Katrina Vanden Heuvel, editor of The Nation, on Sunday blasted the Republican Party's "know-nothing nativism anti-immigrant" ideology after Dr. Ben Carson criticized President Barack Obama's recent executive orders to reform the immigration system.
On ABC's This Week, Democratic strategist James Carville asserted that Americans would understand why he had to take action on immigration because Republicans in the House had 515 days to act on the Senate's comprehensive reform bill, but refused to take action.
"No, it's their fault, and he exposed them brilliantly," Carville said. "And every Democrat I know said, 'Ha ha.' And every Republican said, 'How can he do this to us?'"
Carson argued that the president was making the issue partisan instead of dealing "with things that are pro-American."
"And one of the things that we have to recognize is we have millions of people in this country, in our inner cities, in our rural areas, in Appalachia, who are suffering," Carson continued. "Why don't we deal with them?"
"Wait a minute," Vanden Heuvel interrupted. "Why are you pitting those people against the undocumented immigrants? I agree with you that this shouldn't be a Democratic or Republican problem, though the gap between the two parties is so clear. And for the the Latino community, they know which party is on their side."
"But this is about lifting those up who are suffering from a recovery which isn't helping them," she noted. "And this should be about lifting wages for all.
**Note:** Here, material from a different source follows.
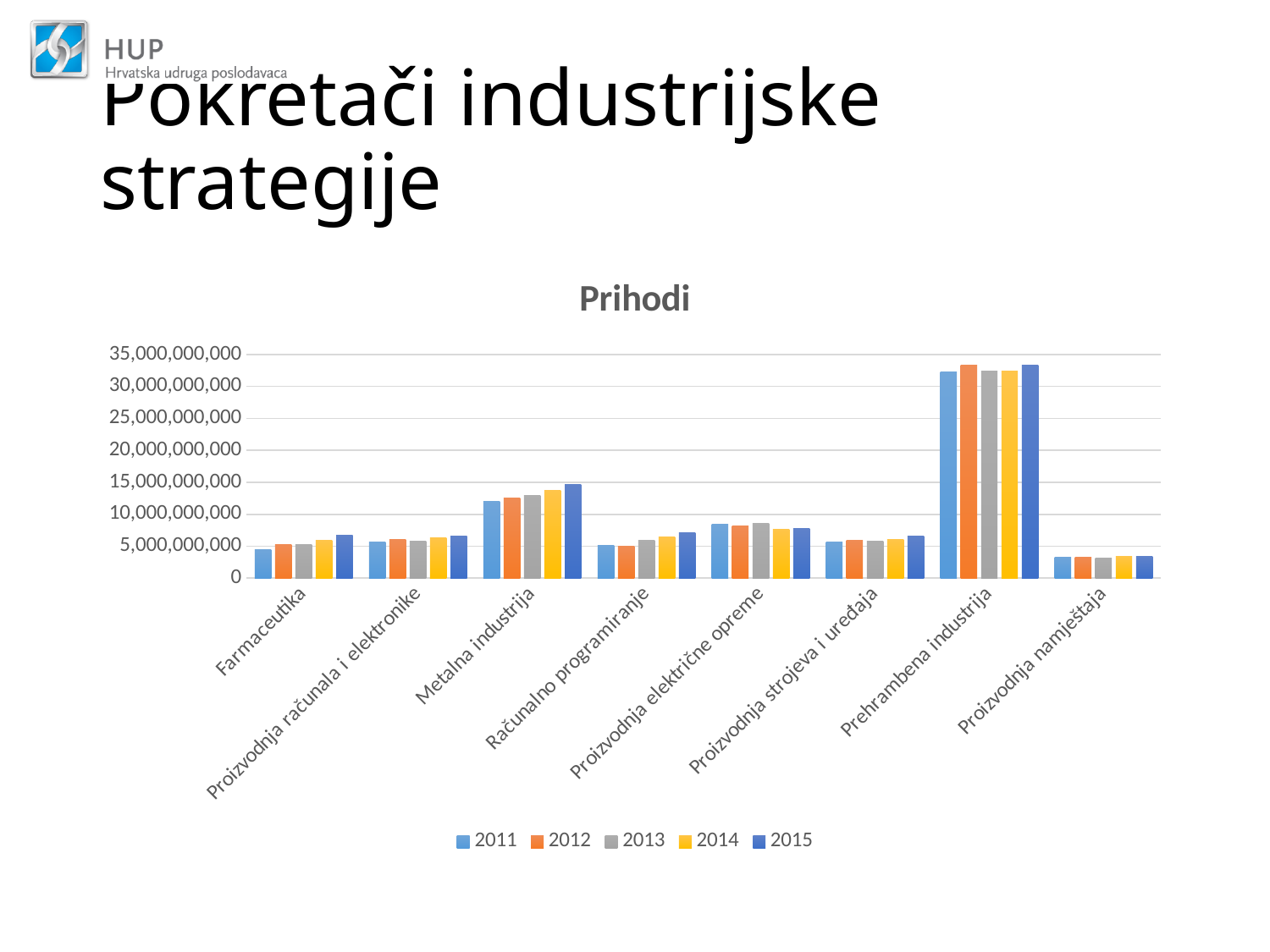
What kind of chart is shown on the slide? bar chart Which category has the lowest revenue values? Proizvodnja namještaja How many series does the legend list? 5 Is the 2011 value for Metalna industrija greater or less than 10,000,000,000? greater Is the 2011 value for Proizvodnja namještaja greater or less than 5,000,000,000? less Which colour represents the 2014 series in the legend? yellow How many industry categories are shown on the x axis? 8 Which category has the highest revenue values? Prehrambena industrija What is the title of the chart? Prihodi Which is larger in 2015: Metalna industrija or Proizvodnja električne opreme? Metalna industrija Do the values for Metalna industrija rise or fall from 2011 to 2015? rise Is the 2015 value for Prehrambena industrija greater or less than 30,000,000,000? greater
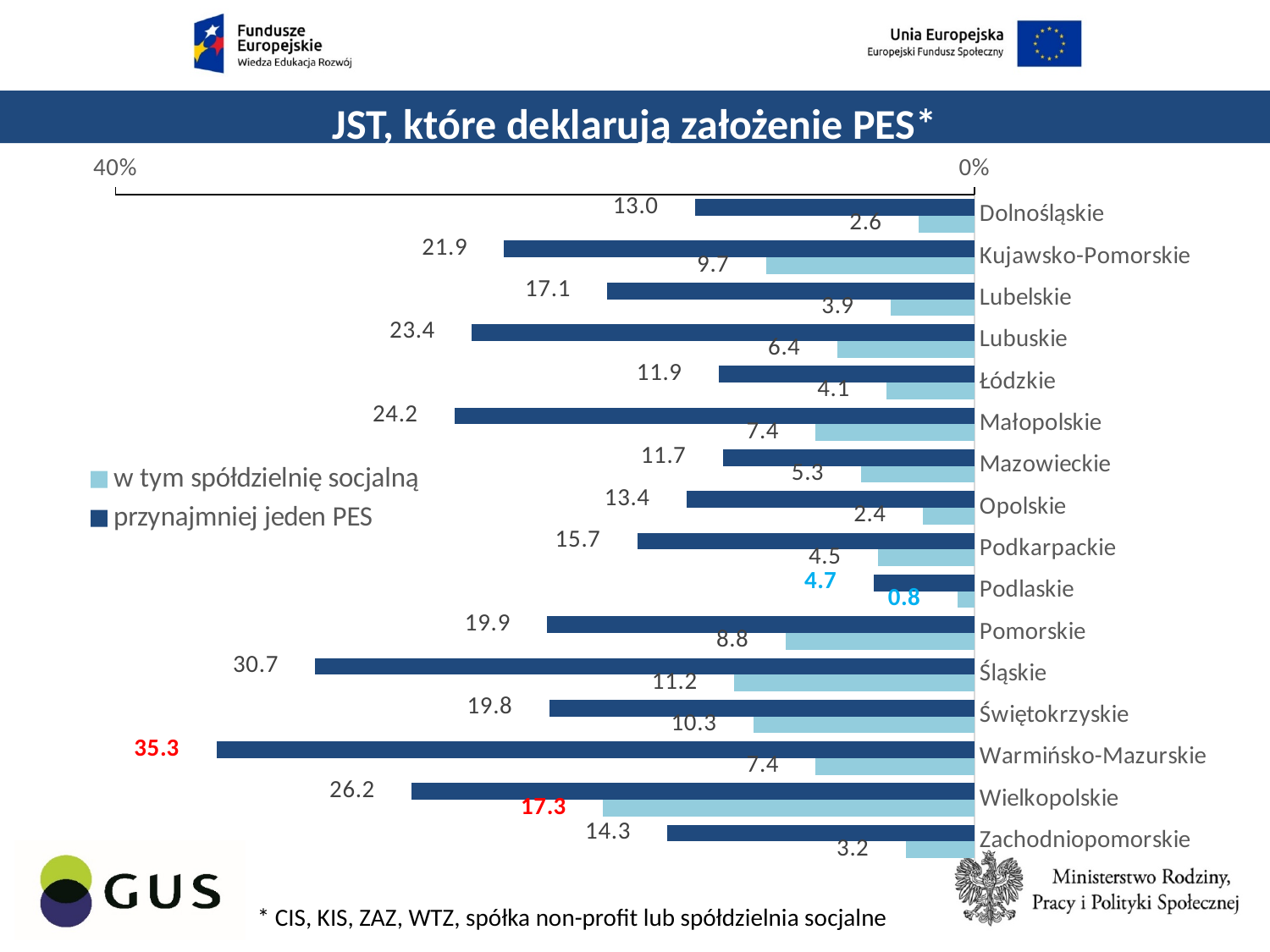
Which is larger: the "przynajmniej jeden PES" value for Małopolskie or for Lubuskie? Małopolskie Which voivodeship has the highest value for "przynajmniej jeden PES"? Warmińsko-Mazurskie What is the value of "przynajmniej jeden PES" for Śląskie? 30.7 How many series does the legend list? 2 How many voivodeships are shown in the chart? 16 What is the value of "w tym spółdzielnię socjalną" for Wielkopolskie? 17.3 Which voivodeship has the lowest value for "w tym spółdzielnię socjalną"? Podlaskie What is the title of the chart? JST, które deklarują założenie PES* What is the value of "w tym spółdzielnię socjalną" for Kujawsko-Pomorskie? 9.7 What is the difference between the "przynajmniej jeden PES" values for Warmińsko-Mazurskie and Wielkopolskie? 9.1 What is the difference between the "przynajmniej jeden PES" value and the "w tym spółdzielnię socjalną" value for Śląskie? 19.5 What kind of chart is shown on the slide? Bar chart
This should be about a humane, moral politics."
Former Bush aide Matthew Dowd advised Republicans to deal with the "Latino issue" by passing their own version of an immigration bill as soon as they took over Congress in January.
"The politics of the Republican Party today are not George W.'s," Vanden Heuvel reminded Dowd. "You have a Republican Party which is driven in large measure by a know-nothing nativism anti-immigrant stance, and so I think this is dangerous for them."
As the segment ended, ABC host George Stephanopoulos asked Carson if he could support the bipartisan Senate bill that was passed nearly 18 months ago.
"I would have to read it thoroughly before I could answer that question," Carson replied to snickers from the panel.